投稿日:2012年1月13日
診察室の棚の上にそっと置いてある、ちょっと変わった石。
ひょっとしたら、見かけて不審に思われた方もいらっしゃるかも知れません。
砂漠の薔薇(デザートローズ)
砂漠のオアシスが消えていく時に、水に溶けていた硫酸カルシウムなどの成分がバラの花状に結晶化したものだそうです。
5年前にOさんからいただいた海外旅行のお土産です。
確かトルコからチュニジアなどサハラ砂漠北部を旅行した際のものだと記憶しています。
彼女は僕の知らない外国のことを、診察の合間によく話してくれました。
Oさんに初めて会ったのは、2004年12月のこと。僕はまだ大学勤務でした。
幸い早期乳がんで、翌年1月に乳房温存術を行いました。
術前、自分でも乳がん手術のことを調べたと言って、ある雑誌を持ってきました。
「先生、これ読んでみて」
海外生活が長かったせいなのか、話し口調はいつもぶっきらぼうでしたが、それが逆に親しみを感じさせる、独特の雰囲気を持つチャーミングな女性でした。
手渡された雑誌は、1993年8月のニューヨークタイムズ誌。
表紙には、乳房を残すことが可能だったにも関わらず乳房切除された女性写真家の写真が。
ーYou can't look away anymore(あなたはもう、目をそらすことはできない)
世の女性に乳房温存療法の存在を知らしめると同時に、百年一日の乳房切除術を漫然と行なっている外科医に警告を与える内容でした。
いつにも増して気を引き締めて手術に臨んだことを憶えています。
それから2ケ月後に僕は大学を辞めましたが、彼女は引き続き僕の外来に通院していました。
新しい勤務先で乳がん患者会を立ち上げ啓発運動にも関わり始めた頃、彼女が一枚の写真を持ってきました。
「アラスカに行ってきたんだけど、おもしろい光景を目にしたから撮ってみたの。はい、あげる」
写真に写っていたのは、犬ぞりレースを応援しながらピンクリボン啓発運動をしていた女性達の姿でした。
海外のピンクリボン運動って、地域の中で想像以上に明るく賑やかに行われているんだと思いました。

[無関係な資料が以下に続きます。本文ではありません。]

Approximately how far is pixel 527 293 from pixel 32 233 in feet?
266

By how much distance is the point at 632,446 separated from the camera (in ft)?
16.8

その後彼女は患者会の集まりにも積極的に参加してくれるようになりました。
しかし、術後2年を過ぎた2007年のこと。
定期検査を行ったところ、偶然、膵臓に1cmの腫瘤が見つかりました。
にわかには信じがたい事実でしたが、膵がんでした。
乳がんとは全く関係ない、原発性膵がん。
彼女はこの時も自ら膵がんについてすごく詳しく調べ、海外の友達にも相談していました。
結局は大学病院で大手術を受けたのですが、難治がんである膵がんは術後すぐに再発しました。
再発後はがんの痛みとの闘いでした。
大学のペイン外来と僕の外来への通院の日々。
なかなか痛みがとれず、時折弱音を洩らしていましたが、そんな時でも周りを気遣いユーモアを忘れない人でした。
ちょうど4年前の今日、ご家族に看取られながら他界されました。
享年58歳。
忘れられない患者さんの一人です。